Most term papers, dissertations, and even published journal articles hit rock bottom about 90% of the way through.  That’s the murky, dark and tangled section where the author is obligated, either by literary form or their instructor’s/editor’s insistence, to report their doubts about the findings they have related, and suggest opportunities for further investigation.

photo of murky forest

Murky forest photo by Eddie Hammond (Creative Commons)

Too often this section reads like the author has completely thrown up their hands and confessed to sudden incompetence.  “Well, we studied subject A, using method B, but the truth is one could have doubts D, E, F, G, H, I, and J.  Until D, E, F, G, H, I and J are investigated, we really won’t know anything.”  This is an uninspiring lead-in to the next topic — “And by the way we need more funding!”

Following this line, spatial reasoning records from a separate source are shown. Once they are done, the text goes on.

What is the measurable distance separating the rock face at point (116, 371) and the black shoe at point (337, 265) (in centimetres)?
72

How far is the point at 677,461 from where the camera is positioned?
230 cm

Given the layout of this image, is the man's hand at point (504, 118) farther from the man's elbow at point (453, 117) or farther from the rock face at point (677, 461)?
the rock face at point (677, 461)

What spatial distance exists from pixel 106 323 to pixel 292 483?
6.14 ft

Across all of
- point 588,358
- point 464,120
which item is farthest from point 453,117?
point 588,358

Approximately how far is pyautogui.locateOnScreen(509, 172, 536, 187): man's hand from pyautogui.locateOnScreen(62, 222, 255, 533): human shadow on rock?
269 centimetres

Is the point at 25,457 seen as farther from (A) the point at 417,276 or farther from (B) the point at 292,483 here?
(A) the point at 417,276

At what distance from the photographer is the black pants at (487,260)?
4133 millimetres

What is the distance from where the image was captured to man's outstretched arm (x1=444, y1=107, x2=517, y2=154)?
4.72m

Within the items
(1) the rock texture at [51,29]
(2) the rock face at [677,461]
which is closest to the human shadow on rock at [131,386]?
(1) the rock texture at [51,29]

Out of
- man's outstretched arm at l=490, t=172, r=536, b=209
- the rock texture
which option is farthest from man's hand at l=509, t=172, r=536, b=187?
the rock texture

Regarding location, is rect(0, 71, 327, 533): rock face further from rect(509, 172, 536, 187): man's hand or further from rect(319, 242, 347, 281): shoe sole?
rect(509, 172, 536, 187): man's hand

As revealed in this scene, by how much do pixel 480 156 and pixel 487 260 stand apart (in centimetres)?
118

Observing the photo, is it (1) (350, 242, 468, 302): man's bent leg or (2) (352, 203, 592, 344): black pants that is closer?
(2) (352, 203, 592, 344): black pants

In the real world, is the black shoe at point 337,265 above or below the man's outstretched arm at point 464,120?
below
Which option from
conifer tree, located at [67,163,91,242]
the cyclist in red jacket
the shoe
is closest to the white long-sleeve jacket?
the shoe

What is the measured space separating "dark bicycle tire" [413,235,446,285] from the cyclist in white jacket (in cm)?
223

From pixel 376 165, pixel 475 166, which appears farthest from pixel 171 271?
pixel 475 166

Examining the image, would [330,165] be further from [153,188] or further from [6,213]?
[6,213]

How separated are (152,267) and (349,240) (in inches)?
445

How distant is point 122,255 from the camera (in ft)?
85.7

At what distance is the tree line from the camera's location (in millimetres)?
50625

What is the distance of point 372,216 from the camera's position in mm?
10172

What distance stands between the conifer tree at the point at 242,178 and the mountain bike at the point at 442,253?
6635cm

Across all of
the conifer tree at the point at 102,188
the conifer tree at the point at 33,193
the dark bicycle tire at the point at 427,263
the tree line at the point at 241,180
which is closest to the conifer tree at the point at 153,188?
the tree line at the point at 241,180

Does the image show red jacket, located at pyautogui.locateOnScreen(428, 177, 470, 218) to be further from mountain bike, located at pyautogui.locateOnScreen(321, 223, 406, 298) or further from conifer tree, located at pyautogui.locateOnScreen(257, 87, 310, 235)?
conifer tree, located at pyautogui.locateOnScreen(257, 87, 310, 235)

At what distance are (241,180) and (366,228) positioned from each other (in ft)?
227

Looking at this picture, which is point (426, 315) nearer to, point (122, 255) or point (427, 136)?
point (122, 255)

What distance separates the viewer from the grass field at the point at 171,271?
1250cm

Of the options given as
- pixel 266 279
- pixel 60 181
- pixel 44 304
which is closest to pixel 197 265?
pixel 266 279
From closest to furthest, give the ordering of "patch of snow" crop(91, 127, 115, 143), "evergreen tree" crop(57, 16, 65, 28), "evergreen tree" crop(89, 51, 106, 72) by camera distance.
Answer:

I hate this routine, because it suggests the author doesn’t really have a sense of how their work has truly contributed to the field, and what questions their work has truly left unanswered.  Really, what they should say is this.  “I studied subject A using method B, and now I know something more: C.  Yes, C!  C isn’t much, but it’s something that adds to the field.  The field would be even richer if we could answer D, E, F, G, H, I, and J.”

I’m not going to throw up my hands and act like the numbers mean nothing.  Knowledge about ADUs has improved a lot in the past few years.  Here I’ll state how it’s improved, and what I believe should be studied next.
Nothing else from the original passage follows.